» Raw data:

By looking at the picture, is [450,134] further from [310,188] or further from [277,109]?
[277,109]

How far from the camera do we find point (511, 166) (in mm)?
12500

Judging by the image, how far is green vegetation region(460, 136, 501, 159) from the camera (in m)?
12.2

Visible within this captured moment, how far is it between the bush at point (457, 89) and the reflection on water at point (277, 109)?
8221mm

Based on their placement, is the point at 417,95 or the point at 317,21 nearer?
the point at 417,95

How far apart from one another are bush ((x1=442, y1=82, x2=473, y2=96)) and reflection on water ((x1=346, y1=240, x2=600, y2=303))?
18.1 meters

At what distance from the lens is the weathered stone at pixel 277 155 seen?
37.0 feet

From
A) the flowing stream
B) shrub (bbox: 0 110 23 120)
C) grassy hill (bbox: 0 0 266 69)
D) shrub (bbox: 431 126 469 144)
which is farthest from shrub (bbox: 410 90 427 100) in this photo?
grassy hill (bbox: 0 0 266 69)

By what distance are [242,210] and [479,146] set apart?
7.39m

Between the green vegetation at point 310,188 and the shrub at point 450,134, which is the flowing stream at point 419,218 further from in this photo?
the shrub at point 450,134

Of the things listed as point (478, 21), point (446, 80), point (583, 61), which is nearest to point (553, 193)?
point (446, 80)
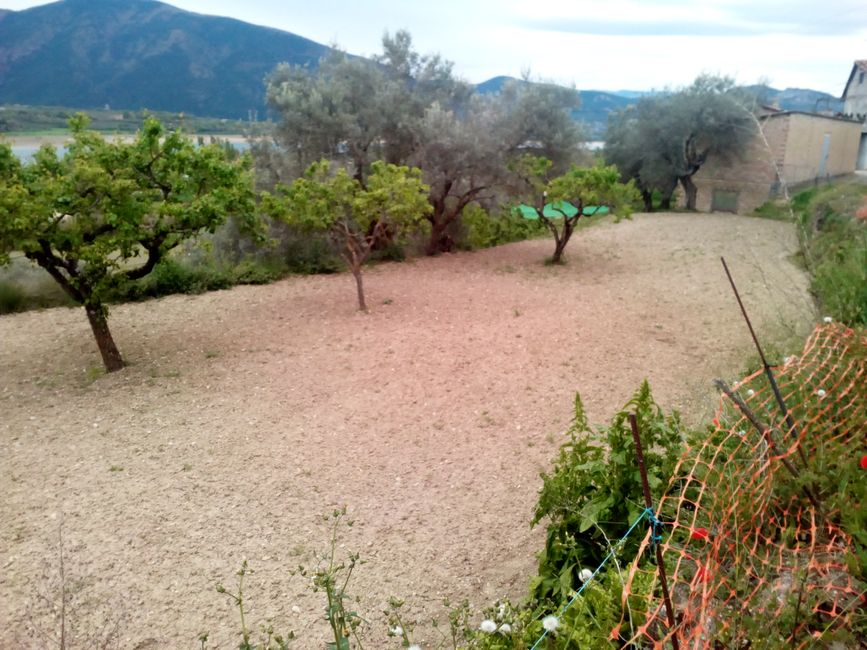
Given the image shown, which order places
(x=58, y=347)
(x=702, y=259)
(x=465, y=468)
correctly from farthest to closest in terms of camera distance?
1. (x=702, y=259)
2. (x=58, y=347)
3. (x=465, y=468)

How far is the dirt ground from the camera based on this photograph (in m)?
3.60

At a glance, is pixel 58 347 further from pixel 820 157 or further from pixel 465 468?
pixel 820 157

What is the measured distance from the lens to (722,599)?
213 cm

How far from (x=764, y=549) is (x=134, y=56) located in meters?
43.0

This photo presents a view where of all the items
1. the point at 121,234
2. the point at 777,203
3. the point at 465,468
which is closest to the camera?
the point at 465,468

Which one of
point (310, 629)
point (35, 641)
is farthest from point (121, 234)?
point (310, 629)

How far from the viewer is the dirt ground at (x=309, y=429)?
3.60m

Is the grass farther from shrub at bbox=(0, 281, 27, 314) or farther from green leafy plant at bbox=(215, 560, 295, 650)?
shrub at bbox=(0, 281, 27, 314)

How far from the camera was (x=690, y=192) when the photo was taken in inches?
777

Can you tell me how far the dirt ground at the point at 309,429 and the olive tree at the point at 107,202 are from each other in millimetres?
1242

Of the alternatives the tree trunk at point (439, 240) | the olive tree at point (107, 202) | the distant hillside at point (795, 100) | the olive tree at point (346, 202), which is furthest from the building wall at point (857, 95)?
the olive tree at point (107, 202)

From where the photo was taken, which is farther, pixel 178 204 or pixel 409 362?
pixel 409 362

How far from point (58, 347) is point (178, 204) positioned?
118 inches

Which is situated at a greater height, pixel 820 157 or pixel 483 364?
pixel 820 157
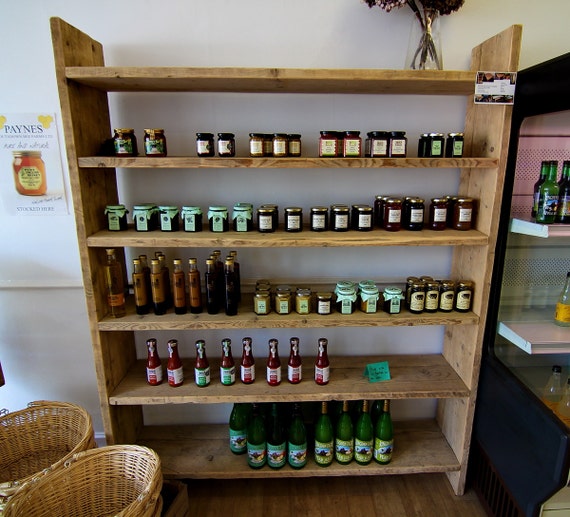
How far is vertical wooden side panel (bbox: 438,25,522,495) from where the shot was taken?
1432 millimetres

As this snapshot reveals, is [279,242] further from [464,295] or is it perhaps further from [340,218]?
[464,295]

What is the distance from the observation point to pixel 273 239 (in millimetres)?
1462

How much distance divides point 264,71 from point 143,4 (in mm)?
690

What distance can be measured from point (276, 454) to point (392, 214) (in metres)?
1.14

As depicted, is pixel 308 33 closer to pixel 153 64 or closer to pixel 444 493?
pixel 153 64

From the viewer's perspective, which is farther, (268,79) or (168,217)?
(168,217)

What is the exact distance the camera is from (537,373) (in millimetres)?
1696

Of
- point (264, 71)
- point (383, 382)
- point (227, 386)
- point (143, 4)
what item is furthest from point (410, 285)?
point (143, 4)

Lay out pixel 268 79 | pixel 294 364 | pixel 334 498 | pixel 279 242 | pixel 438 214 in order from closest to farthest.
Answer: pixel 268 79 < pixel 279 242 < pixel 438 214 < pixel 294 364 < pixel 334 498

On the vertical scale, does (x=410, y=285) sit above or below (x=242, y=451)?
above

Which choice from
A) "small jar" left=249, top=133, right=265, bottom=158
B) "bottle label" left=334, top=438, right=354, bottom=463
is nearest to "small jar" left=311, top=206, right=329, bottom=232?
"small jar" left=249, top=133, right=265, bottom=158

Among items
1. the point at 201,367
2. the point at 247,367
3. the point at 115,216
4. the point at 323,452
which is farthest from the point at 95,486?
the point at 115,216

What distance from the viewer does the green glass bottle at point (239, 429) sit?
1809 mm

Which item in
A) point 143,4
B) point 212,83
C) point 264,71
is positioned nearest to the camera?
point 264,71
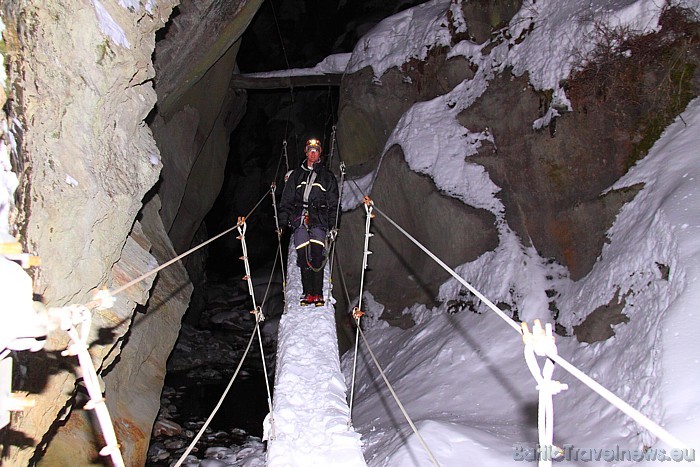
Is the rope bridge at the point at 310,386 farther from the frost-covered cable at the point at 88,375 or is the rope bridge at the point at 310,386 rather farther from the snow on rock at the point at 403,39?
the snow on rock at the point at 403,39

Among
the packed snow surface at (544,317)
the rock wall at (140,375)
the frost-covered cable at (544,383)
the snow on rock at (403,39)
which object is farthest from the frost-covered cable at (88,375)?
the snow on rock at (403,39)

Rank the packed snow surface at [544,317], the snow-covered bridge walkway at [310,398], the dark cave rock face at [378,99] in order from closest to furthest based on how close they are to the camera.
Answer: the packed snow surface at [544,317], the snow-covered bridge walkway at [310,398], the dark cave rock face at [378,99]

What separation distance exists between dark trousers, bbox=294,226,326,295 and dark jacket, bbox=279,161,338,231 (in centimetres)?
10

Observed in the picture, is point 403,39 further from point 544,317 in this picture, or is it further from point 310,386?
point 310,386

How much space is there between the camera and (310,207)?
665 centimetres

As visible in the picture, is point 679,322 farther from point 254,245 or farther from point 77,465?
point 254,245

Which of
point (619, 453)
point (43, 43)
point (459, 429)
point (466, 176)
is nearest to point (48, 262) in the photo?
point (43, 43)

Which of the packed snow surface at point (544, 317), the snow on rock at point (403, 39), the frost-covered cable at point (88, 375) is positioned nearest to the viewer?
the frost-covered cable at point (88, 375)

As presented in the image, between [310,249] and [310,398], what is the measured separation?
2341 mm

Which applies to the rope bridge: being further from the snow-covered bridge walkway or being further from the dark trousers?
the dark trousers

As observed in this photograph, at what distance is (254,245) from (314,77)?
10892mm

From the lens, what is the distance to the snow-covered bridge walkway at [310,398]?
4141mm

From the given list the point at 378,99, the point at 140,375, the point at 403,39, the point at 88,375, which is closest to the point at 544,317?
the point at 88,375

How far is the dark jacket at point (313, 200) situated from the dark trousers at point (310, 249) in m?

» Instructions to follow: Return the full material word for word. Do not include the pictures.

» Solution:
By looking at the picture, is [450,134] further from [310,188] or further from [277,109]?
[277,109]

How far from the camera do we find point (511, 166) (in mm)?
12500

Judging by the image, how far is green vegetation region(460, 136, 501, 159) from the camera (in m)?
12.2

Visible within this captured moment, how far is it between the bush at point (457, 89) and the reflection on water at point (277, 109)?
8221mm

Based on their placement, is the point at 417,95 or the point at 317,21 nearer?
the point at 417,95

How far apart from one another are bush ((x1=442, y1=82, x2=473, y2=96)) and reflection on water ((x1=346, y1=240, x2=600, y2=303))?
18.1 meters

At what distance from the lens is the weathered stone at pixel 277 155 seen?
37.0 feet

From
A) the flowing stream
B) shrub (bbox: 0 110 23 120)
C) grassy hill (bbox: 0 0 266 69)
D) shrub (bbox: 431 126 469 144)
which is farthest from shrub (bbox: 410 90 427 100) in this photo?
grassy hill (bbox: 0 0 266 69)

By what distance are [242,210] and [479,146] set apart?
7.39m

Between the green vegetation at point 310,188 and the shrub at point 450,134, which is the flowing stream at point 419,218 further from in this photo?
the shrub at point 450,134

Of the things listed as point (478, 21), point (446, 80), point (583, 61), which is nearest to point (553, 193)?
point (446, 80)
Given the image shown, which order places
(x=58, y=347)
(x=702, y=259)
(x=465, y=468)
correctly from farthest to closest in terms of camera distance?
1. (x=702, y=259)
2. (x=58, y=347)
3. (x=465, y=468)

How far is the dirt ground from the camera based on this photograph (in m)?
3.60

At a glance, is pixel 58 347 further from pixel 820 157 or further from pixel 465 468?
pixel 820 157

What is the measured distance from the lens to (722,599)?
213 cm

How far from (x=764, y=549) is (x=134, y=56) located in meters?
43.0

This photo presents a view where of all the items
1. the point at 121,234
2. the point at 777,203
3. the point at 465,468
which is closest to the camera?
the point at 465,468

Which one of
point (310, 629)
point (35, 641)
is farthest from point (121, 234)?
point (310, 629)

How far from the viewer is the dirt ground at (x=309, y=429)?
3.60m

Is the grass farther from shrub at bbox=(0, 281, 27, 314) or farther from green leafy plant at bbox=(215, 560, 295, 650)?
shrub at bbox=(0, 281, 27, 314)

How far from the camera was (x=690, y=192) when the photo was taken in inches?
777

Can you tell me how far the dirt ground at the point at 309,429 and the olive tree at the point at 107,202 are from each other in millimetres?
1242

Of the alternatives the tree trunk at point (439, 240) | the olive tree at point (107, 202) | the distant hillside at point (795, 100) | the olive tree at point (346, 202), which is furthest from the building wall at point (857, 95)?
the olive tree at point (107, 202)

From where the photo was taken, which is farther, pixel 178 204 or pixel 409 362?
pixel 409 362

How far from point (58, 347) is point (178, 204) positioned?
118 inches

Which is situated at a greater height, pixel 820 157 or pixel 483 364?
pixel 820 157
How far is vertical wooden side panel (bbox: 438,25,522,495) from where the shot was taken?
1432 millimetres

As this snapshot reveals, is [279,242] further from [464,295] or is it perhaps further from [340,218]?
[464,295]

What is the distance from the observation point to pixel 273 239 (in millimetres)?
1462

How much distance divides point 264,71 from point 143,4 (in mm)?
690

What distance can be measured from point (276, 454) to point (392, 214) (in metres)?
1.14

As depicted, is pixel 308 33 closer to pixel 153 64 or closer to pixel 444 493?
pixel 153 64

From the viewer's perspective, which is farther, (268,79) or (168,217)?
(168,217)

What is the exact distance the camera is from (537,373) (in millimetres)?
1696

Of
- point (264, 71)
- point (383, 382)
- point (227, 386)
- point (143, 4)
what item is furthest from point (410, 285)?
point (143, 4)

Lay out pixel 268 79 | pixel 294 364 | pixel 334 498 | pixel 279 242 | pixel 438 214 in order from closest to farthest.
Answer: pixel 268 79 < pixel 279 242 < pixel 438 214 < pixel 294 364 < pixel 334 498

On the vertical scale, does (x=410, y=285) sit above or below (x=242, y=451)?
above

Which choice from
A) "small jar" left=249, top=133, right=265, bottom=158
B) "bottle label" left=334, top=438, right=354, bottom=463
is nearest to "small jar" left=311, top=206, right=329, bottom=232?
"small jar" left=249, top=133, right=265, bottom=158

Among items
1. the point at 201,367
2. the point at 247,367
3. the point at 115,216
4. the point at 323,452
which is farthest from the point at 95,486?
the point at 115,216

What distance from the viewer does the green glass bottle at point (239, 429) sit?
1809 mm

Which item in
A) point 143,4
B) point 212,83
C) point 264,71
is positioned nearest to the camera?
point 264,71
Is the rope bridge at the point at 310,386 farther from the frost-covered cable at the point at 88,375 or is the rope bridge at the point at 310,386 rather farther from the snow on rock at the point at 403,39?
the snow on rock at the point at 403,39

Among
the packed snow surface at (544,317)
the rock wall at (140,375)
the frost-covered cable at (544,383)
the snow on rock at (403,39)
which object is farthest from the frost-covered cable at (88,375)?
the snow on rock at (403,39)

Rank the packed snow surface at [544,317], the snow-covered bridge walkway at [310,398], the dark cave rock face at [378,99] in order from closest to furthest based on how close they are to the camera.
Answer: the packed snow surface at [544,317], the snow-covered bridge walkway at [310,398], the dark cave rock face at [378,99]

What separation distance exists between dark trousers, bbox=294,226,326,295 and dark jacket, bbox=279,161,338,231 (in centimetres)?
10

Observed in the picture, is point 403,39 further from point 544,317 in this picture, or is it further from point 310,386?
point 310,386

How much space is there between the camera and (310,207)?
665 centimetres

As visible in the picture, is point 679,322 farther from point 254,245 or farther from point 77,465?
point 254,245

Which of
point (619, 453)
point (43, 43)
point (459, 429)
point (466, 176)
is nearest to point (48, 262) in the photo?
point (43, 43)

Which of the packed snow surface at point (544, 317), the snow on rock at point (403, 39), the frost-covered cable at point (88, 375) is positioned nearest to the viewer?
the frost-covered cable at point (88, 375)

As presented in the image, between [310,249] and [310,398], what is the measured separation?
2341 mm

Which applies to the rope bridge: being further from the snow-covered bridge walkway or being further from the dark trousers?
the dark trousers

As observed in this photograph, at what distance is (254,245) from (314,77)?
10892mm

From the lens, what is the distance to the snow-covered bridge walkway at [310,398]?
4141mm

From the given list the point at 378,99, the point at 140,375, the point at 403,39, the point at 88,375, which is closest to the point at 544,317?
the point at 88,375

How far is the dark jacket at point (313, 200) situated from the dark trousers at point (310, 249) in m?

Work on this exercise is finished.